● Provided records

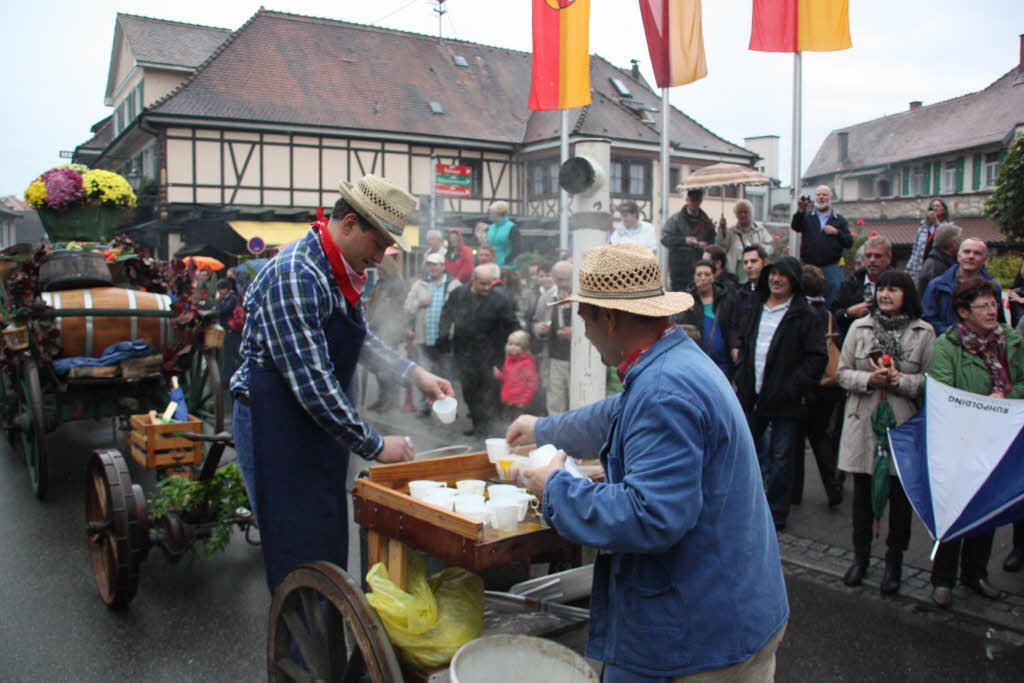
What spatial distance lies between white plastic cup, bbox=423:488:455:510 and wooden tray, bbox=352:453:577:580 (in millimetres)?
89

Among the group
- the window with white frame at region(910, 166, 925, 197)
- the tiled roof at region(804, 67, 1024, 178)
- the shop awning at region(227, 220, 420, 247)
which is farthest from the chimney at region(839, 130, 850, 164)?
the shop awning at region(227, 220, 420, 247)

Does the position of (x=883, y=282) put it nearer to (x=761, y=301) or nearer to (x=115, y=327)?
(x=761, y=301)

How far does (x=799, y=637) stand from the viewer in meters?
4.04

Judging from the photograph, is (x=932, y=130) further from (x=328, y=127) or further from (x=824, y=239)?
(x=824, y=239)

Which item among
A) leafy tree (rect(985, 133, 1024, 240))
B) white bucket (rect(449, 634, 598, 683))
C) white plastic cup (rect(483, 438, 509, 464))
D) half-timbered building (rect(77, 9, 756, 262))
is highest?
half-timbered building (rect(77, 9, 756, 262))

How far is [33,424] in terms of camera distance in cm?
611

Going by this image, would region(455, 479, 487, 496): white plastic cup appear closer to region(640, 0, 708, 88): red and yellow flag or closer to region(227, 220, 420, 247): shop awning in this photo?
region(640, 0, 708, 88): red and yellow flag

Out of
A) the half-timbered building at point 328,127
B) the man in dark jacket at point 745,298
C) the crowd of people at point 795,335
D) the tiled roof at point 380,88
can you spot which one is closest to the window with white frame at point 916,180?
the half-timbered building at point 328,127

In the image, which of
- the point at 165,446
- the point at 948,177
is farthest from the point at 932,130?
the point at 165,446

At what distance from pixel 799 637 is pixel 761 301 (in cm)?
275

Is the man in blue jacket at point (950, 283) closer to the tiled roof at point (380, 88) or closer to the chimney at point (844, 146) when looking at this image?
the tiled roof at point (380, 88)

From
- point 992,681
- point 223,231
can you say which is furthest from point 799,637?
point 223,231

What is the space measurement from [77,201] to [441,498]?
20.0ft

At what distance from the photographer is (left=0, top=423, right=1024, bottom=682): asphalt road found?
368 centimetres
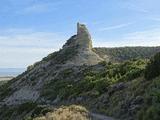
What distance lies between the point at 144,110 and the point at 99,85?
78.7 feet

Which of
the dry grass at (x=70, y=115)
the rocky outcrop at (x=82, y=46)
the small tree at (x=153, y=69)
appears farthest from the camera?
the rocky outcrop at (x=82, y=46)

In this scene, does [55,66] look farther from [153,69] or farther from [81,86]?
[153,69]

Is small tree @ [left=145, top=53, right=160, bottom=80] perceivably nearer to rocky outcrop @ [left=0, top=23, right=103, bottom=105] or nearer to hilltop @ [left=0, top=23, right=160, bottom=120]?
hilltop @ [left=0, top=23, right=160, bottom=120]

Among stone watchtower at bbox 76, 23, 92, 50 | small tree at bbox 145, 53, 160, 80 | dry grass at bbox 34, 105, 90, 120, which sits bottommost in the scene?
dry grass at bbox 34, 105, 90, 120

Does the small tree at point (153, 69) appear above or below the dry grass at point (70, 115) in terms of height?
above

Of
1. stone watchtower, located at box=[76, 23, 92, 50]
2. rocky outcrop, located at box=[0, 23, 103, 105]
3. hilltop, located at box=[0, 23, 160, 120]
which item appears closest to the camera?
hilltop, located at box=[0, 23, 160, 120]

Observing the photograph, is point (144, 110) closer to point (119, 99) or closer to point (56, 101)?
point (119, 99)

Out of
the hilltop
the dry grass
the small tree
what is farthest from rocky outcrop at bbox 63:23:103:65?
the dry grass

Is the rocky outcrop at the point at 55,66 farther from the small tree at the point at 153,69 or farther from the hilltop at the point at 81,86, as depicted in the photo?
the small tree at the point at 153,69

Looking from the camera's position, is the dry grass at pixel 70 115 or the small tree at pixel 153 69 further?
the small tree at pixel 153 69

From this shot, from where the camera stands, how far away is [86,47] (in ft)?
329

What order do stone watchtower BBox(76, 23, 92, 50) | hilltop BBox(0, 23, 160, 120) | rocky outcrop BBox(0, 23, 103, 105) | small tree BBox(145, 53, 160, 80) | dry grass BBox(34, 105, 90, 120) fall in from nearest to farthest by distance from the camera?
dry grass BBox(34, 105, 90, 120)
hilltop BBox(0, 23, 160, 120)
small tree BBox(145, 53, 160, 80)
rocky outcrop BBox(0, 23, 103, 105)
stone watchtower BBox(76, 23, 92, 50)

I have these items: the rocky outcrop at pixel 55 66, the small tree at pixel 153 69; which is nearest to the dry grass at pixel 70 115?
the small tree at pixel 153 69

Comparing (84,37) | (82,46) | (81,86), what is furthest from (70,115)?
(84,37)
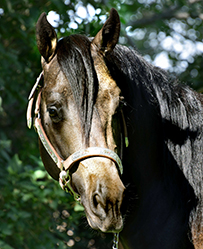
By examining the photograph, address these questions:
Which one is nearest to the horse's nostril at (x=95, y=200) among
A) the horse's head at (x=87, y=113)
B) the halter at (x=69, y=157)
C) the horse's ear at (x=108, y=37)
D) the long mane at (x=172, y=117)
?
the horse's head at (x=87, y=113)

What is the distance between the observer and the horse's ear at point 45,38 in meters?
1.52

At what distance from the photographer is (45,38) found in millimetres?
1554

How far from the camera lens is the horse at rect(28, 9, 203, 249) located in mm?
1374

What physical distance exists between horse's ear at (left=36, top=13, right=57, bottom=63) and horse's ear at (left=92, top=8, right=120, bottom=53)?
0.21m

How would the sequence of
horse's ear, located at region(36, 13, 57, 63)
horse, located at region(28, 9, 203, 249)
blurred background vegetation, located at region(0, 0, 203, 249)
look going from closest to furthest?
Result: 1. horse, located at region(28, 9, 203, 249)
2. horse's ear, located at region(36, 13, 57, 63)
3. blurred background vegetation, located at region(0, 0, 203, 249)

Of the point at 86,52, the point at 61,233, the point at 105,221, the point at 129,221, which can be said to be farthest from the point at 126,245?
the point at 61,233

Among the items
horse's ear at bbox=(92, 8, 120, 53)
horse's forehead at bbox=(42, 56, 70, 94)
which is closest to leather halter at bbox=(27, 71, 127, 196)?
horse's forehead at bbox=(42, 56, 70, 94)

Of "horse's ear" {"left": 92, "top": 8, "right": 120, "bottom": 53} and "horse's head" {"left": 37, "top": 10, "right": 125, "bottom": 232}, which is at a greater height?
"horse's ear" {"left": 92, "top": 8, "right": 120, "bottom": 53}

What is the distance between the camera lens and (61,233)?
3.13 metres

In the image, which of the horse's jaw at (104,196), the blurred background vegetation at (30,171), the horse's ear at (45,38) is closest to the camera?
the horse's jaw at (104,196)

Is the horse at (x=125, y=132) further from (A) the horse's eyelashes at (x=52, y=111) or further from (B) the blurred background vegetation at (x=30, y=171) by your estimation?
(B) the blurred background vegetation at (x=30, y=171)

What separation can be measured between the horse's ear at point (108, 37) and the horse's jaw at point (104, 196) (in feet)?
2.04

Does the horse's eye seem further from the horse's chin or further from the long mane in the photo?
the horse's chin

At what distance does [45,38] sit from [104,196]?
33.7 inches
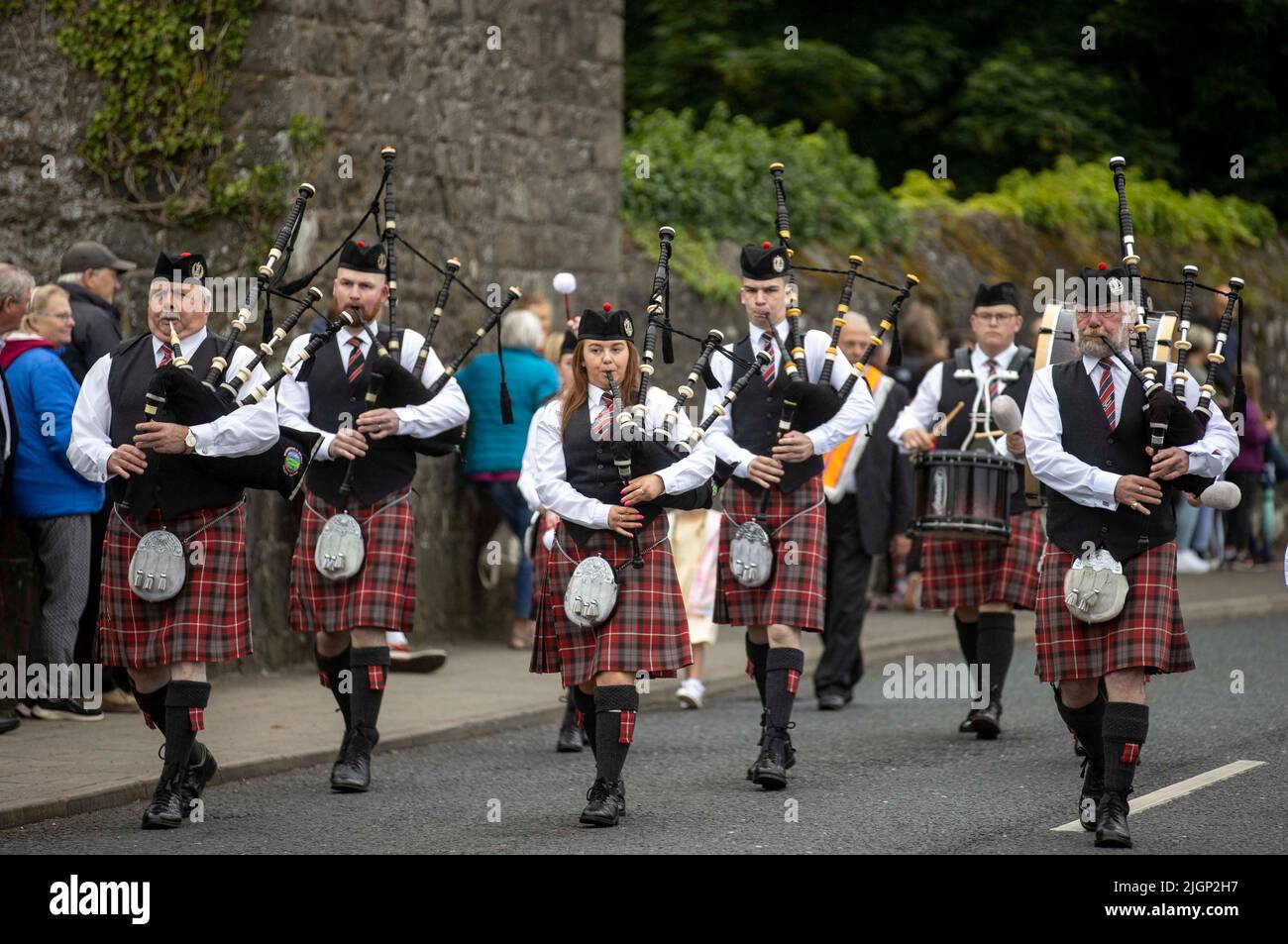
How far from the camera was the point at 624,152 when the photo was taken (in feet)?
48.1

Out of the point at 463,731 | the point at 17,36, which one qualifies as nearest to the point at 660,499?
the point at 463,731

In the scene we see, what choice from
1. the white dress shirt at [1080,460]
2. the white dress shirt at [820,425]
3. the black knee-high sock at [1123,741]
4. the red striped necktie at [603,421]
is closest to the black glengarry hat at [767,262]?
the white dress shirt at [820,425]

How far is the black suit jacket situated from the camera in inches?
406

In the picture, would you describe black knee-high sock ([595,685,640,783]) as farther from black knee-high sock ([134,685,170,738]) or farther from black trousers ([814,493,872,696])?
black trousers ([814,493,872,696])

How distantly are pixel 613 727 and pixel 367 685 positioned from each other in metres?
1.22

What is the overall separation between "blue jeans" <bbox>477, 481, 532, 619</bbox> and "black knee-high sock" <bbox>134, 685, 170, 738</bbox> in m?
4.80

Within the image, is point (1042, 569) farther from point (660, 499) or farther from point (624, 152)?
point (624, 152)

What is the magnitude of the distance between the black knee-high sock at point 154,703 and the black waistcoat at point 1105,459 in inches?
123

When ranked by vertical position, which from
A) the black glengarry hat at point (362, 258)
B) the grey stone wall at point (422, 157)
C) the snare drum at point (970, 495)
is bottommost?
the snare drum at point (970, 495)

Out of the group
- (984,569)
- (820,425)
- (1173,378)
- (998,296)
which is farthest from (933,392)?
(1173,378)

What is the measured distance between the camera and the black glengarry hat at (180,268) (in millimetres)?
7070

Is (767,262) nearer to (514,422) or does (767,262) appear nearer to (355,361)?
(355,361)

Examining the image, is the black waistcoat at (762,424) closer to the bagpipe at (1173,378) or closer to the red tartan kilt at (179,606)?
the bagpipe at (1173,378)

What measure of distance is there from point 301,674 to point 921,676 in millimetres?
3397
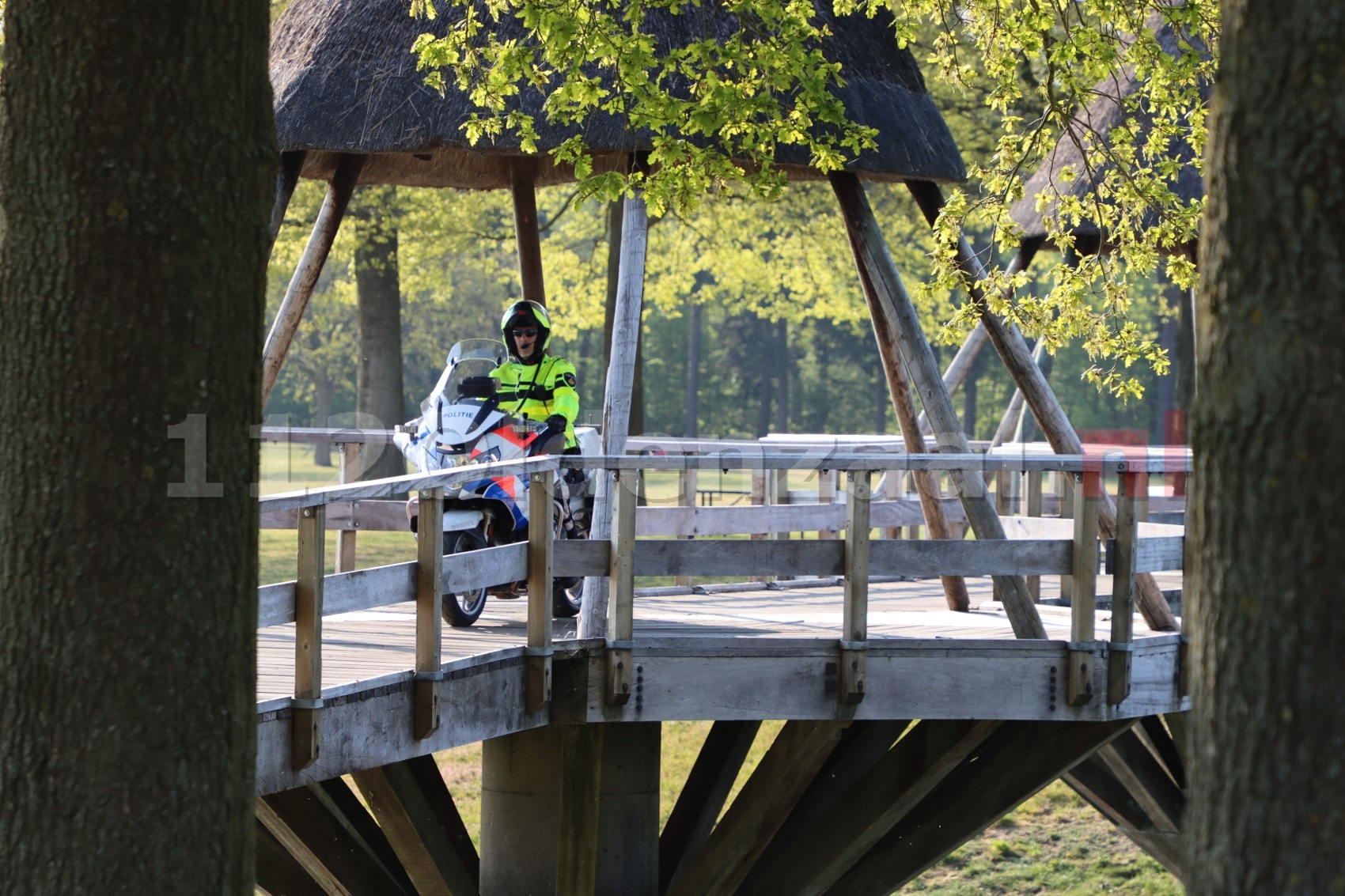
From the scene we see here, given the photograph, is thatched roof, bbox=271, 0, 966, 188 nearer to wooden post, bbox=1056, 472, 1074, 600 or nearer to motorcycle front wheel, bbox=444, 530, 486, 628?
motorcycle front wheel, bbox=444, 530, 486, 628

● Description of the task
Beginning at the line with "Within the image, is", reproduce each line exactly through the last line of the records above, with pictures left out.

● Answer to the task
Within the image, is point (1042, 569) farther from point (660, 499) or farther from point (624, 152)?
point (624, 152)

What is the magnitude of the distance between the black knee-high sock at point 154,703 and the black waistcoat at point 1105,459 in inches?
123

When ranked by vertical position, which from
A) the black glengarry hat at point (362, 258)
B) the grey stone wall at point (422, 157)
C) the snare drum at point (970, 495)
is bottommost?
the snare drum at point (970, 495)

Out of the group
- (984,569)
- (820,425)
- (1173,378)
- (998,296)
which is farthest from (933,392)?
(1173,378)

What is the measured distance between the camera and the black glengarry hat at (180,268) (in millimetres)?
7070

Is (767,262) nearer to (514,422) or does (767,262) appear nearer to (355,361)?
(355,361)

Examining the image, is the black waistcoat at (762,424) closer to the bagpipe at (1173,378) or closer to the red tartan kilt at (179,606)?
the bagpipe at (1173,378)

What measure of distance is there from point 301,674 to point 921,676 in millimetres?
3397
From the scene we see here, given the photograph, is thatched roof, bbox=271, 0, 966, 188 nearer to wooden post, bbox=1056, 472, 1074, 600 or nearer to motorcycle front wheel, bbox=444, 530, 486, 628?
motorcycle front wheel, bbox=444, 530, 486, 628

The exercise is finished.